The School to Prison Pipeline: An Open Letter to Birdville ISD

To the Birdville Independent School Districts Trustees, Administration, and Community:

I am writing to you to shine a light on the school to prison pipeline, and Richland High Schools culpability to this problem in BISD.

As a point of reference, Richland High School is still under investigation by the Office of Civil Rights, for multiple complaints in 2015 of racism and discrimination perpetuated by Richland High school and its environment. I recently confirmed this ongoing investigation with the Office of Civil Rights.

The school to prison pipeline is a disturbing national trend wherein students of color are funneled out of public schools and into the juvenile and criminal justice systems. Many of these children have learning disabilities or histories of poverty, abuse, or neglect, and would benefit from additional educational and counseling services. Instead, they are isolated, punished, and pushed out.

The U.S. Department of Education Office for Civil Rights CIVIL RIGHTS DATA COLLECTION Data Snapshot of School Discipline report shows that on a national level Black students are suspended and expelled at a rate three times greater than white students. On average, 5% of white students are suspended, compared to 16% of black students. American Indian and Native-Alaskan students are also disproportionately suspended and expelled, representing less than 1% of the student population but 2% of out-of-school suspensions and 3% of expulsions. Black girls are suspended at higher rates (12%) than girls of any other race or ethnicity and most boys; American Indian and Native-Alaskan girls (7%) are suspended at higher rates than white boys (6%) or girls (2%).

While black students represent 16% of student enrollment, they represent 27% of students referred to law enforcement and 31% of students subjected to a school-related arrest.

All of this to say that the data revealed that a student who was suspended or expelled for a discretionary violation was nearly three times as likely to be in contact with the juvenile justice system the following year (https://csgjusticecenter.org/youth/breaking-schools-rules-report/).

Now, let’s discuss Richland High School 2017-2018 Data taken from the Texas Education Agency:

Richland High School (RHS) Total Students: 2,158
9% Black
1% American Indian
5% Asian
30% Hispanic
1% Native Hawaiian/Other or Pacific Islander
3% Two or More Races
51% White

RHS Removed 66 for DAEP(Disciplinary Alternative Education Program)
Out of those 66:
0% Asian
18% Black
47% Hispanic
0% Two or More
35% White
= 65% students of color are removed for DAEP, yet the school population is only 47% students of color.

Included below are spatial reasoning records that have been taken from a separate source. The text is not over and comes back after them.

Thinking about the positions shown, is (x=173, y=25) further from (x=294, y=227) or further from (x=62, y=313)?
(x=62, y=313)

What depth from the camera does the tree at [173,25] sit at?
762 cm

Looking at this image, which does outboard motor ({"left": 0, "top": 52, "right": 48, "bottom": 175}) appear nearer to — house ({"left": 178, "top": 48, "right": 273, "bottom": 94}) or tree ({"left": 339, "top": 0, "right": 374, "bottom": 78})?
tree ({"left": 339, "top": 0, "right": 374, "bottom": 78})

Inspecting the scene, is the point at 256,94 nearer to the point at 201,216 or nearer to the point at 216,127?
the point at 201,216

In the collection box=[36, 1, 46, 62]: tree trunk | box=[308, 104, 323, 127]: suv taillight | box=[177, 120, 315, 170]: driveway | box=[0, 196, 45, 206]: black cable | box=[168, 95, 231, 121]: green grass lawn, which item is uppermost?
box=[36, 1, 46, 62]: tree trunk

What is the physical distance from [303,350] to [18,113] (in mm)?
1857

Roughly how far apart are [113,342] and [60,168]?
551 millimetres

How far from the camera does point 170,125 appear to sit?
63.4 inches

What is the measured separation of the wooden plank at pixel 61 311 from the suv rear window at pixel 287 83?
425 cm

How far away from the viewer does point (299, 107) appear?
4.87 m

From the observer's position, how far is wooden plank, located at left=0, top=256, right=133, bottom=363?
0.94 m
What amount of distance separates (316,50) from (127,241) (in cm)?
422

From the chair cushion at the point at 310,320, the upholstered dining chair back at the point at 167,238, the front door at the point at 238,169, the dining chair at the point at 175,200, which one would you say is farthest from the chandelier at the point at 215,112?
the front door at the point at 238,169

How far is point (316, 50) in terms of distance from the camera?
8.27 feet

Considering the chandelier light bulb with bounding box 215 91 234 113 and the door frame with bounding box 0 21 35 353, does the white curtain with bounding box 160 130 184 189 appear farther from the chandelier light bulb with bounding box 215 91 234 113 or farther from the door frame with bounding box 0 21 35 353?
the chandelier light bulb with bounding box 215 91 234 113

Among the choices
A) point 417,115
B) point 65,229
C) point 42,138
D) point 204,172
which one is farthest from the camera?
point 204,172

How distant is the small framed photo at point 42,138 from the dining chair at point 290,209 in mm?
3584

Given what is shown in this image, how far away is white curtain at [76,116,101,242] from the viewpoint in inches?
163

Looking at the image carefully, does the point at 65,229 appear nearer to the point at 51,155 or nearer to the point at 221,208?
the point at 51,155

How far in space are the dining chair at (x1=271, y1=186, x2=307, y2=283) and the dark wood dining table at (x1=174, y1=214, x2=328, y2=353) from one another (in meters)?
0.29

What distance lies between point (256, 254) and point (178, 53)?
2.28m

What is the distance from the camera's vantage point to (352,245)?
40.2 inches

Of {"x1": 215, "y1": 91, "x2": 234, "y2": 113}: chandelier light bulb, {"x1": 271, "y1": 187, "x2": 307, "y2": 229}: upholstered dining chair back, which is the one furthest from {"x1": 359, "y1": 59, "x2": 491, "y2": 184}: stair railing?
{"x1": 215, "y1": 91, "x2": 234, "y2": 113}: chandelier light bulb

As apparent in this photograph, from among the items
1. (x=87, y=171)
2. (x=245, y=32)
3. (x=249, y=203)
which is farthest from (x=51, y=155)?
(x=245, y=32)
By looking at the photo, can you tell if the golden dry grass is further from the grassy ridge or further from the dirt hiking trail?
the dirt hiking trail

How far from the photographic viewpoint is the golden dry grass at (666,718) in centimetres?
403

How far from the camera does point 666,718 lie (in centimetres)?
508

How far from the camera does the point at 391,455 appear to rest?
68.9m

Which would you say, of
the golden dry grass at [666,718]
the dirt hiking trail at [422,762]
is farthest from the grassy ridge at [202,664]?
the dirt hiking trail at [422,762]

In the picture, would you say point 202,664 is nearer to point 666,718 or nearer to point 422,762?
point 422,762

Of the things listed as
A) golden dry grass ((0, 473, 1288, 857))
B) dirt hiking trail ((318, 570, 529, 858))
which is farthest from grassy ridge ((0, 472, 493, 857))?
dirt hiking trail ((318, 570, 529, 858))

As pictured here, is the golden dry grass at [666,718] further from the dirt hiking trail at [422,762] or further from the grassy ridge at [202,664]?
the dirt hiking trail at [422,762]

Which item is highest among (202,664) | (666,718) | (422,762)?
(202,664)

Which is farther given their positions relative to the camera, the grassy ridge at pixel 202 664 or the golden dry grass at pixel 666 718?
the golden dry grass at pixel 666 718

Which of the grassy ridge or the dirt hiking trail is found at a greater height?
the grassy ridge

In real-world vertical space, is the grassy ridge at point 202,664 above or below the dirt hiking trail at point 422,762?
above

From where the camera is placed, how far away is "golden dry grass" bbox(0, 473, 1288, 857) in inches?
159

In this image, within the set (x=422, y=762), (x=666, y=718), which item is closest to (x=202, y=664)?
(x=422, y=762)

RHS gave 174 Out of School Suspension
Out of those 174:
0% Asian
18% Black
47% Hispanic
0% Two or More
35% White
= 65% students of color received out of school suspension, yet the school population is only 47% students of color.

RHS gave 999 In School Suspensions
Out of those 999:
1% Asian
13% Black
43% Hispanic
2% Two or More
41% White
= 59% students of color received in school suspensions, yet the school population is only 47% students of color

RHS Disciplined 1239 students in total (DAEP, Out of school, In School Suspensions)
Out of those 1239:
1% Asian
13% Black
43% Hispanic
2% Two or More
41% White
=59% students of color received discipline, yet the school population is only 47% students of color.

We can look back at previous years and see that this data has not changed, or improved.

In 2014 The U.S. Department of Education (ED), in collaboration with the U.S. Department of Justice (DOJ), released a school discipline guidance package that assists states, districts, and schools in developing practices and strategies to enhance school climate, and ensure those policies and practices comply with federal law.

So what must we do as a community, when we know that those students that are already on the margins of society are being treated unjustly in the very place in which we hope is a safe place for all students.

The answer is we must ask questions to those in charge of these precious students.

BISD has a strategic plan created by the very trustee institution in which I am addressing tonight. A few of the stated Beliefs of the strategic plan are that

“We believe that …

  1. Human beings are complex with unique
    intellectual, social, emotional, and physical
    needs.
  2. Every person is unique by design, with
    abilities, gifts and talents.”

These are admirable statements, that would warrant the inclusion of all students, so why can’t BISD, specifically Richland High school follow this belief system when applied to students of color?

The list goes on, here is another

  1. With a privilege comes responsibility and accountability

This is a great tenant to live by and guide the district, and we must ask Richland High School, who is keeping you accountable to the students of color that you are so unfairly suspending?

The last belief statement on BISDs strategic plan is:

14. Change is constant.

BISD trustees and Mr. Superintendents, it’s time for a change at Richland High School. Dr. Brown and trustees, wouldn’t you like to have the legacy, under your leadership, to have changed the tide of racism at Richland High school, and live up to the parameters in your district’s strategic plan…those being….

  1. We will make decisions in the best interest
    of students.
  2. We will treat all people with dignity and
    respect.
  3. We will model and expect personal
    responsibility.
  4. We will practice responsible stewardship of
    our resources.
  5. We will not compromise our commitment
    to excellence with integrity.
  6. We will not give up on any student.

I look forward to working alongside all of you, to give the students at Richland High School a better environment in which to thrive as students and growing young people.